It’s 25 years, almost to the day, since I started at the Financial Times. “One tip,” confided a more experienced colleague, early on: “Don’t stay more than five years, or you’ll be here for ever.”

The miracle, however, is not that I’m still here but that the graduate training programme is – alongside much larger versions operated by bigger companies, from Accenture to Zurich Insurance.

Such programmes face many threats, however. Companies face accusations that they hire graduate trainees as cheap labour. But the opposite risk worries boardrooms more: that such programmes are a costly investment in all-too-mobile assets. According to one more recent FT trainee, his contemporaries in other schemes regard their apprenticeship with “utter cynicism”, as a way of gaining the imprimatur of, say, a Big Four accountancy firm, before moving on to something trendier. Those who do stay risk becoming the most insular followers of a restrictive management culture – a charge laid against the BBC in a recent review of the missteps that eventually triggered the departure of the broadcaster’s director-general George Entwistle, himself a BBC lifer and former graduate trainee.

When companies are shedding experienced employees, some chief executives may feel it is perverse to go on sucking in ingénues, who think they know everything but in fact can’t locate the stationery cupboard, let alone the corporate strategy. Demand for jobs far exceeds supply and popular employers can use technological tools to attract and screen the best candidates, including proven experts. So why bother applying the cumbersome filter of an official scheme and wasting time and money on a formal training process for novices?

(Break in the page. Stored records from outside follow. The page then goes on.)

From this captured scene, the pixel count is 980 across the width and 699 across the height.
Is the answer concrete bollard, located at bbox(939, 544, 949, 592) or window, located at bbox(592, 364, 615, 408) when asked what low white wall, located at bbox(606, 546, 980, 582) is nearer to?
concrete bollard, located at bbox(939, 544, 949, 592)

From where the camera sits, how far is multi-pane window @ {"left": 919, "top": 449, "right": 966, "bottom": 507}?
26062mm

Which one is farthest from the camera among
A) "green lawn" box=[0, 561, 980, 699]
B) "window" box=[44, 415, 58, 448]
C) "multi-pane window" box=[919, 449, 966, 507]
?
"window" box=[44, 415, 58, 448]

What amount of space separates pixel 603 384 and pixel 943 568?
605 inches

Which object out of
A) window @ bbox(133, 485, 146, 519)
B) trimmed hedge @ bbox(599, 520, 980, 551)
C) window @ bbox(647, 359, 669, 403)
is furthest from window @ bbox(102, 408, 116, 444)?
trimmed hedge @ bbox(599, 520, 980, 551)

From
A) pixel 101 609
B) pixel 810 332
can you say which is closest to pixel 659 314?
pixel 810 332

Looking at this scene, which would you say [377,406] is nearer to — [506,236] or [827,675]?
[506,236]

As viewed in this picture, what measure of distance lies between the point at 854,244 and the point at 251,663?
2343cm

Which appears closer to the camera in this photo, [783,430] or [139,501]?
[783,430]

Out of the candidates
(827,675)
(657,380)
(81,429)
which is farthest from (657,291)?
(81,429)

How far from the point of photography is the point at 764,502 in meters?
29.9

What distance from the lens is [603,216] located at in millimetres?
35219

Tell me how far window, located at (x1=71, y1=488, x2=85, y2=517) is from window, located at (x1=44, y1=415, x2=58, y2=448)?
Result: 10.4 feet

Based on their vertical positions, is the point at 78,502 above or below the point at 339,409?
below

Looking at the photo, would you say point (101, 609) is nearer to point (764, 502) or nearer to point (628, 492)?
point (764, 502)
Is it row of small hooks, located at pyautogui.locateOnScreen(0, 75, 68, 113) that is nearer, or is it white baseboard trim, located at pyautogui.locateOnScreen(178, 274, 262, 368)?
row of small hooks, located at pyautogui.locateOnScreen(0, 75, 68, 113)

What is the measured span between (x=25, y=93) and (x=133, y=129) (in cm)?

The continuity of some schemes has indeed fluctuated through the financial crisis. In 2009, in the middle of a redundancy programme, UK telecoms company BT suspended some of its campus recruitment to concentrate instead on redeployment of trained staff to the few vacancies available. Goldman Sachs won’t run a formal two-year programme for would-be analysts in investment banking and investment management from this year; it has opted instead to employ college graduates full time on permanent contracts. (The FT took a break from its scheme in 2012, having hired more graduates than usual in previous years, and restarts this year.)

But graduate recruitment and training should be a priority, even in a downturn. It may be unfeasible to expect career-long loyalty from the latest intake, but employers’ investment in graduates will be repaid later. A few may go on to lead the company – as the current chief executives of Munich Re and Barclays have, among others. The rest, even if they leave, could form a diaspora of sympathetic customers and suppliers. There is a reason big graduate recruiters such as Procter & Gamble and McKinsey cultivate alumni networks.

Meanwhile, what looks like inexperience should be read as fresh thinking. Younger staff may hold the key to technological change and innovation. Phil Clarke, chief executive of Tesco (and another former trainee), has a 25-year-old staff member in his office, to provide him with a youthful perspective.

It is, however, no longer realistic to expect these advantages to spring from traditional programmes of general management training – what Gordon Chesterman, director of Cambridge university’s career service calls “Cook’s tours” of different departments. In line with the more specialised nature of business, companies are seeking out recruits with affinity for specialist areas and tailoring programmes to attract promising candidates who have, in Mr Chesterman’s words, been “learning about logistics from the age of 12”. Universities also find companies are fishing for younger candidates, hooking students who have proved themselves on company internships before their final year.

One further element is essential. Companies that wish to attract and retain skilled staff must now apply the same flexible thinking and close attention they focus on recent graduates to employees entering the last quarter-century of their careers. I’ll be surprised if I’m still working here in my 70s, despite my colleague’s 1988 forecast. But I’ll almost certainly be working somewhere and I hope some future employer will be as committed to training me in my 50s and 60s – and I as committed to being trained – as the FT was when I joined it, aged 23.